Monday, September 25, 2006

Campfire "Spicy" Apple Huckleberry Pie

Here's the first of a couple of recipes I'll share that I made while we were camping. I found our "new" dutch oven at a garage sale. I think they were asking 8 bucks, and Paul offered 5, which they accepted. You can find these great cast iron babies at thrift stores or buy new at or a good camping store near you. Also essential are some other tools to use with your dutch oven, but if someone else has them at camp you can bum off them as I did. They are: a lid lifter and a shovel. Also helpful is a pair of fire tongs to move logs around. Oh, and don't forget a good pair of gloves, or at least a pot holder. Working around the fire gets very hot!

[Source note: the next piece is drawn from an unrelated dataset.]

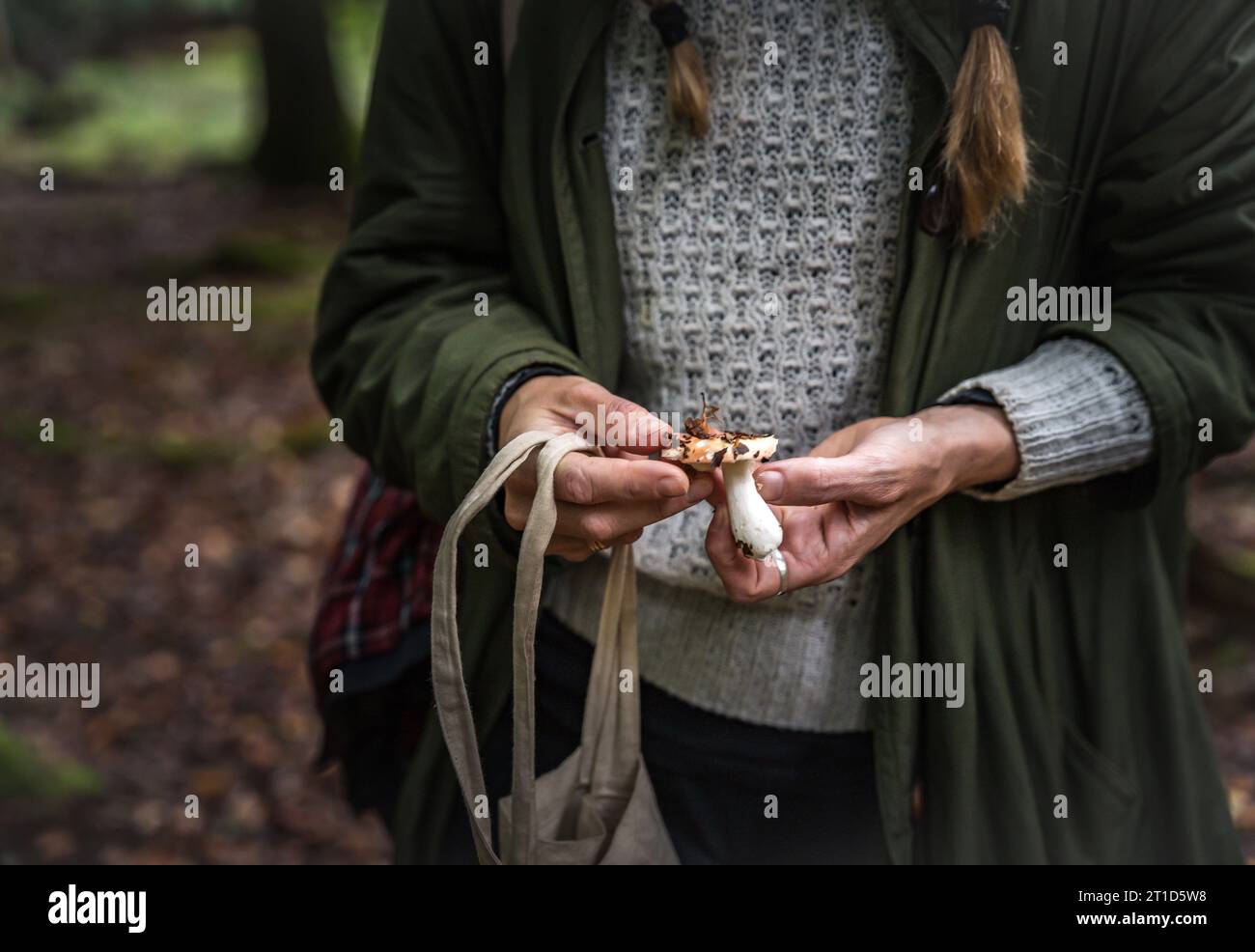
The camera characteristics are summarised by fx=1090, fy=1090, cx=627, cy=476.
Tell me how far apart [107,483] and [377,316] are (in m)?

Prepare the dough: Mix 2 1/2 cups of flour, 1 teaspoon salt, and 1 teaspoon sugar. Cut in (with pastry blender, two knives, or your clean-as-you-can-get-them fingers) 1 cup of butter (two sticks). Add cold water (at home I use ice cubes, but none at camp! Just fresh cold water) in small dribs and mix, until dough holds together. Form a disk and put in your ice chest to chill until you're ready to use it.

Prepare the filling: Pare, core and slice about 5 pounds of good apples (Paul found organic local apples for me to use, and they were tasty!) and put in the dutch oven. Add 1 1/2 cups huckleberries that your kids picked. Ah, they're so pretty, stemmed and washed they look like jewels. Here's the "spicy" part: add a couple of handfuls of candied ginger, minced. I kept saying "spicy" when I was telling what it was, to try to deter the kids--whenever a dessert came out, the kids would devour it in seconds. I wanted to give the adults a chance!

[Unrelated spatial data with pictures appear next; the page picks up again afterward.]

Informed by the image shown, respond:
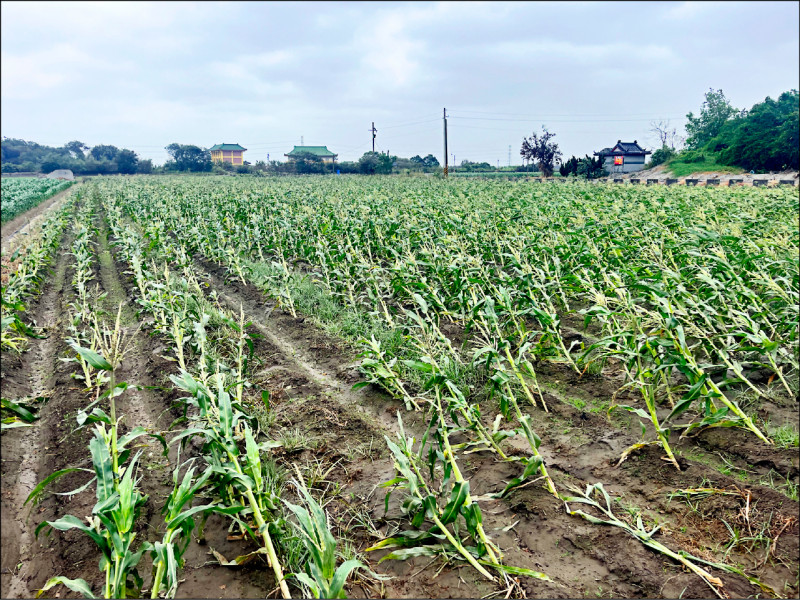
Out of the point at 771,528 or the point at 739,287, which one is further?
the point at 739,287

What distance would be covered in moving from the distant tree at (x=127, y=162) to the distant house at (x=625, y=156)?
50695 millimetres

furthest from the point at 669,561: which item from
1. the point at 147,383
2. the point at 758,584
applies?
the point at 147,383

Put a stick of butter in the mix--you can use less, but I was daring and used a whole stick and it was *delicious*...and sugar, maybe about 3/4 cup. Put the lid on and cook in the campfire. Here's how you cook in a dutch oven in a campfire: Pull some hot coals out of the fire (still in the fire pit) and make a little bed with them, about as big as the bottom of your dutch oven. Put the dutch oven on top, then top with more hot coals. You can use just bottom heat or just top heat, and I think I used just bottom heat for this part.

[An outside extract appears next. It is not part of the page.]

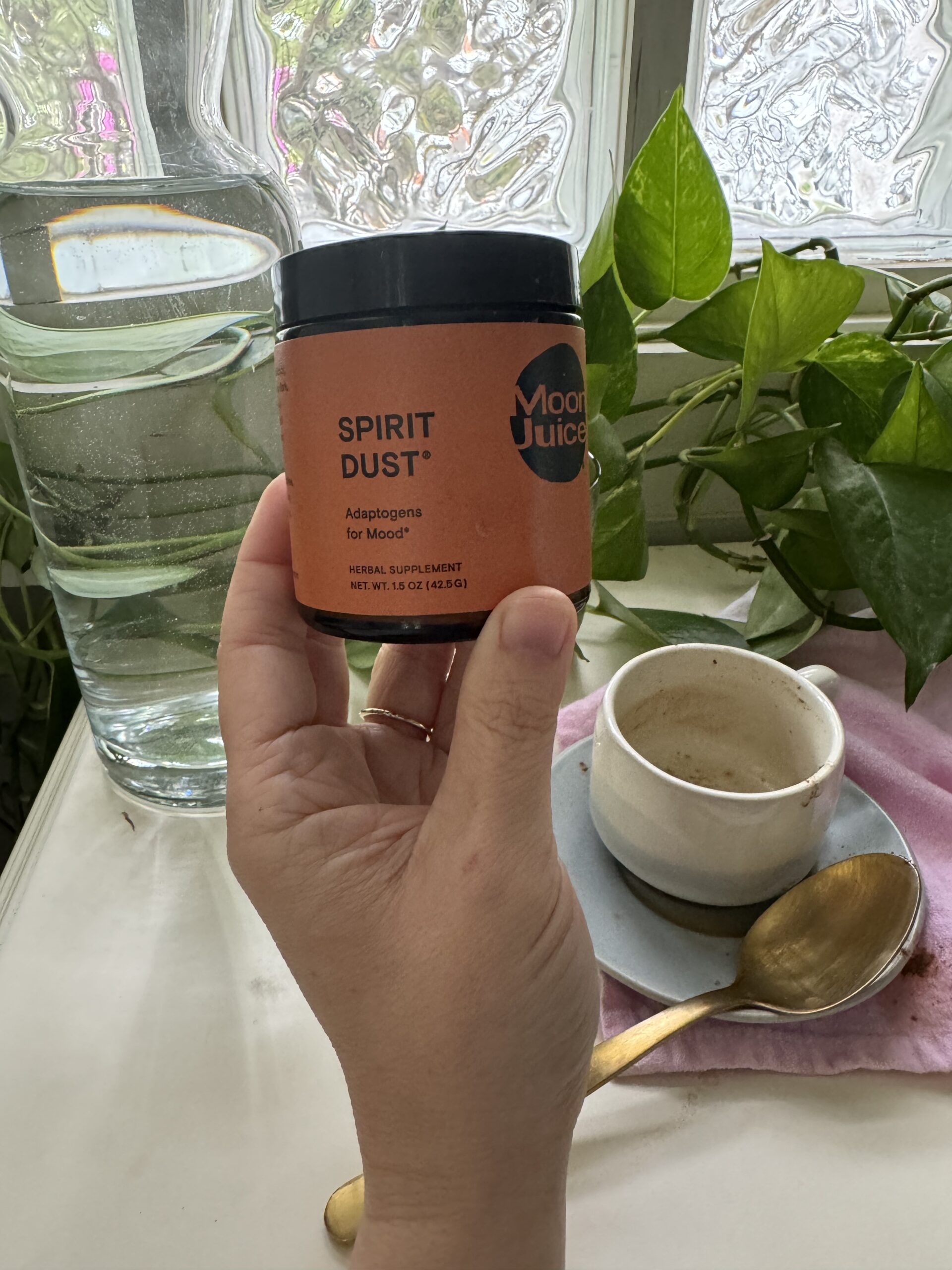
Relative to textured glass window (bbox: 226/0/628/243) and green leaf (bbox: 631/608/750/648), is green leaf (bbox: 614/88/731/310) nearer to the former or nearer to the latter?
green leaf (bbox: 631/608/750/648)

Cook until the apple mixture is bubbly and has cooked some. Then take your pastry and roll to the size of your dutch oven. Cut steam vents in it....not really necessary, I suppose, but it's cute if you do. Then just lay it over the apple filling and cook. You need top and bottom heat for this part. Rotate the dutch oven periodically, and replace hot coals as necessary. We had mostly pine this year, which burns hot but the hot coals are soon cold. You have to adjust for different kinds of wood, considering how they burn. You'll know when this pie is done by the pastry being nice and brown and the gorgeous deep pink juices bubbling up over it. Trying to keep the kids from devouring it will take willpower, and will cause much guilt on your part and many sad faces on their part. Ask me how I know.

Wednesday, September 06, 2006

Squash Blossom Soup

Still no camera--I'll be going on vacation without it, unless it comes in tomorrow....but I had to share this soup for all of you with squash plants that are bearing a little too exuberantly! Slow them down by using up the little tiny ones and the blossoms. If they aren't bearing as exuberantly as all that, just use the male blossoms--the ones that don't have a little bump (or squash) behind it.

Squash Blossom Soup

Melt 2 tablespoons of butter or olive oil in a heavy soup pot over medium heat. Add one chopped onion, two minced cloves of garlic, and 1 teaspoon marjoram or oregano. Saute until barely wilted, about a minute. Stir in two chopped tomatoes and cook until they begin to soften, about a minute. Stir in as many coarsely chopped squash blossoms as you can find (recipe says 3/4 pound but I never have that many) and cook just until wilted, about 2 minutes.

Add 4-6 tiny zucchini or other squash, halved lengthwise (I use the tiny ones and the larger ones, just cut to be uniform), one minced jalepeno, 1/2 teaspoon of salt, and 8 cups of vegetable stock. Bring to a boil. Lower heat and cook until squash is just tender, about 10 minutes. Stir in 1/4 cup chopped cilantro and serve.

We had this tonight with cheese slices and home-fried tortilla chips. Just cut corn tortillas into wedges and fry in oil. Let them drain on a paper bag and salt them. Divine!